Schon als Erfolg abgerechnet wird, was nur ein frommer Wunsch ist: 2000 zusätzliche betriebliche Ausbildungsplätze bis Ende 2025. Um solche Ziele zu erreichen, sind schon genug warme Worte an die Wirtschaft gerichtet worden. Eine zielführende Maßnahme wäre eine Ausbildungsplatzumlage. Betriebe, die keine Lehrstellen anbieten, müssten eine Abgabe entrichten, mit der die Schaffung von Lehrstellen anderswo finanziert wird. Aber leider habe Schwarz-Rot die Ausbildungsplatzumlage »bis 2026 beerdigt«, beklagt die Linke-Landesvorsitzende Franziska Brychcy. Ihr zufolge finden Jugendliche in Berlin so schwer wie in keinem anderen Bundesland einen Ausbildungsplatz. »Ein Jahr Schwarz-Rot: Die Bilanz ist eine Katastrophe«, meint Maximilian Schirmer, der mit Brychcy die Doppelspitze der Berliner Linken bildet.
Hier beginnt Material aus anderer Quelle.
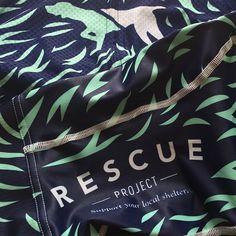 Fur Cycling Kit — Rescue Project! #kitwatch #kitspiration #dog #cyclingkit #cyclingjersey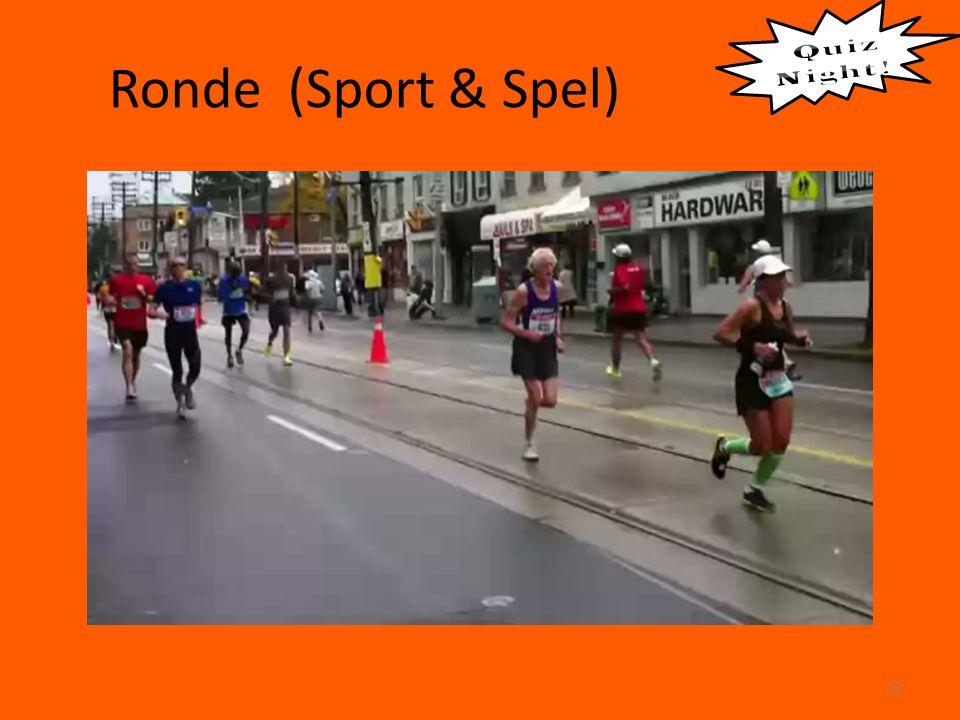 Ronde (Sport & Spel) 12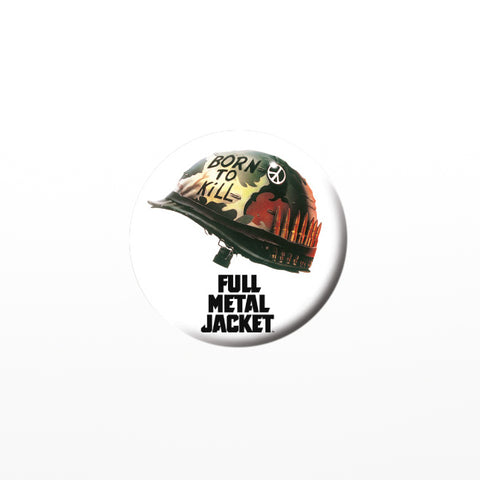 Full Metal Jacket Helmet Badge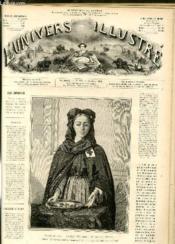 L'UNIVERS ILLUSTRE - QUINZIEME ANNEE N° 900 Salon de 1872 - Couverture - Format classique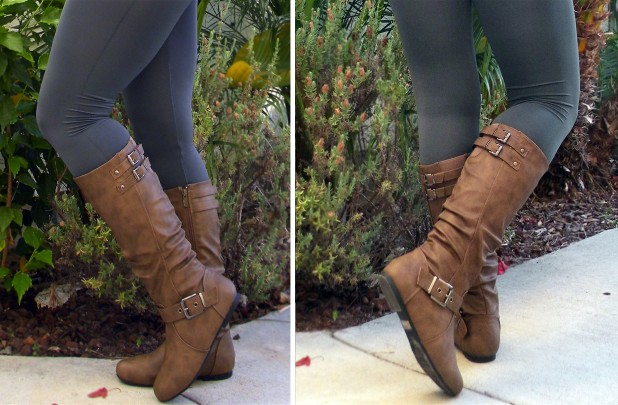 Tall buckle boots india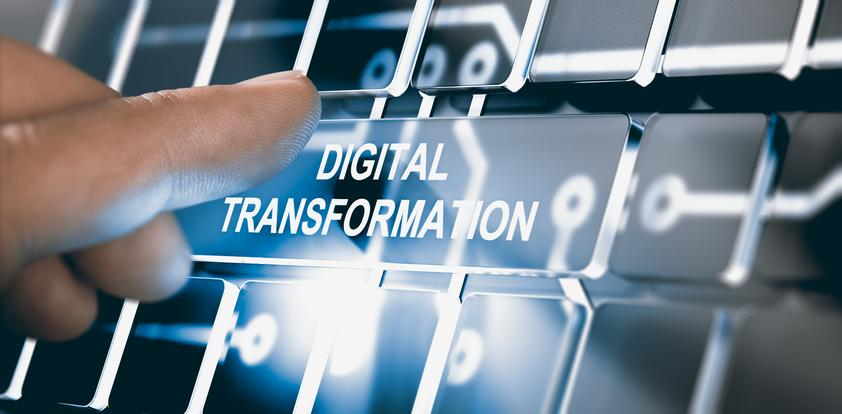 obsolescencia digital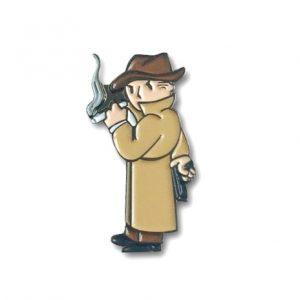 Mysterious Stranger Pin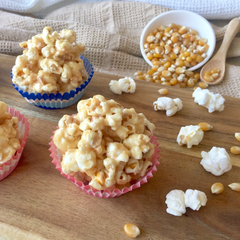 Salted caramel popcorn cups for kids parties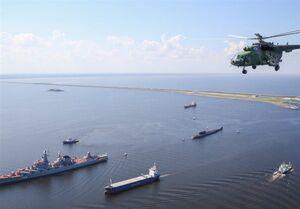 رزمایش دریایی اسرائیل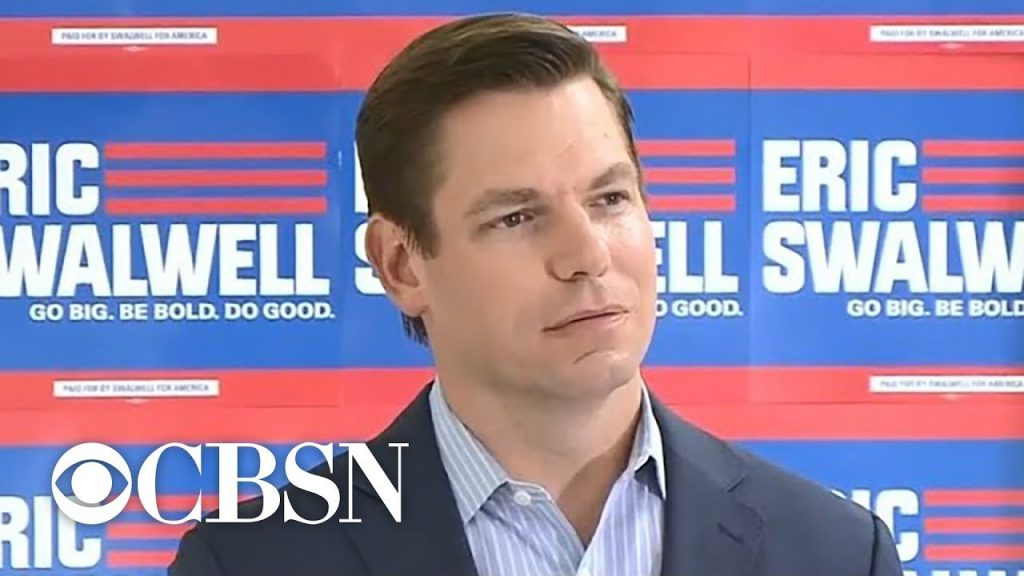 Watch Gun-Grabber Eric Swalwell Drop Out…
»Einfach mal machen«, das hatte Schwarz-Rot verheißen. Aber aktiv sei der Senat nur im Werfen von Nebelkerzen, kritisiert Bettina Jarasch. Sie war bis zum 27. April 2023 Mobilitätssenatorin, nun führt sie als Oppositionspolitikerin die Grünen-Fraktion im Abgeordnetenhaus. »Beim Mieterschutz passiert nichts und der Wohnungsbau ist faktisch zum Erliegen gekommen«, rügt Jarasch. »Statt sich um Projekte zu kümmern, bei denen gebaut werden könnte, wie auf dem ehemaligen Flughafen Tegel«, lenke die Koalition mit Debatten über eine Bebauung des Tempelhofer Feldes ab.» Tempelhof war auch mal ein Airport. Das Gelände als grüne Oase inmitten der Stadt freizuhalten, hatte 2014 ein Volksentscheid erzwungen.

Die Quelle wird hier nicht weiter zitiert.